Em entrevista ao site Amazônia Real, de Manaus, Fearnside declarou que a elevação dos níveis das águas dos reservatórios das hidrelétricas de Santo Antônio e Jirau pode ter contribuído para o agravamento das inundações e das erosões das margens do rio Madeira no município de Porto Velho.

“O volume entrando e saindo do lago de Santo Antônio deve ser mais ou menos em equilíbrio atualmente. A inundação em Porto Velho ia aumentar se baixar o nível no reservatório, liberando mais água a jusante (depois). O que tem um impacto claro em Porto Velho é a erosão da orla, que seria aumentada pela mudança das correntezas abaixo da barragem de Santo Antônio e pelo aumento da velocidade da água no trecho em frente à cidade”, disse Fearnside.

Rio Negro

O regime hidrológico na Amazônia tem um “cronograma” específico para cada bacia. Cada rio tem um mês diferente para atingir o pico. Em Manaus, o rio Negro atinge o nível mais alto, geralmente, no mês de junho (em alguns anos excepcionais, ocorre em maio, como foi em 2012, ano da maior cheia em mais de 100 anos).

Segundo o CPRM, a situação será de “normalidade” para as outras bacias. A cheia do rio Negro em 2014 tem a previsão de atingir cotas entre 28,79m e 29,49m.
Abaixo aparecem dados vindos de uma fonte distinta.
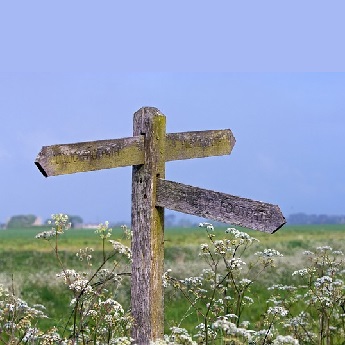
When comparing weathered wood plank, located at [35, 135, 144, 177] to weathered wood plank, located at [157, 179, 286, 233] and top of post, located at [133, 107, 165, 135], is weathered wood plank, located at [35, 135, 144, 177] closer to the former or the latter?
top of post, located at [133, 107, 165, 135]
Provavelmente será uma cheia pouco menor que a de 2013.

No mês passado, porém, o Inpa divulgou uma nota informando que a cheia do rio Negro será “bem acentuada”, podendo ficar entre 28,64 metros e 29,24 metros. A informação foi dada com base nos estudos do pesquisador Jochen Schongart, que desenvolveu um novo modelo matemático de previsão das cheias da bacia. Ele destacou que o pico vai ocorrer na segunda quinzena de junho, em plena realização dos jogos da Copa do Mundo.

A maior cheia do rio Negro em mais de 100 anos registrada na cidade de Manaus ocorreu em 2012, quando o nível atingiu 29,97 metros. O rio Solimões também bateu recordes, provocando inundações em comunidades rurais e urbanas e causando estragos na agricultura e na pecuária da região. Dois anos antes, as bacias do rio Negro e Solimões atingiram a maior seca em mais de 100 anos.

Conforme Jochen Schongart, nos últimos 25 anos houve uma tendência de aumento de cheias e uma diminuição de seca na região. São os extremos com a tendência de serem mais severos, o que é previsto pelos modelos climáticos globais aplicados no Painel Intergovernamental e Mudança Climática 2013.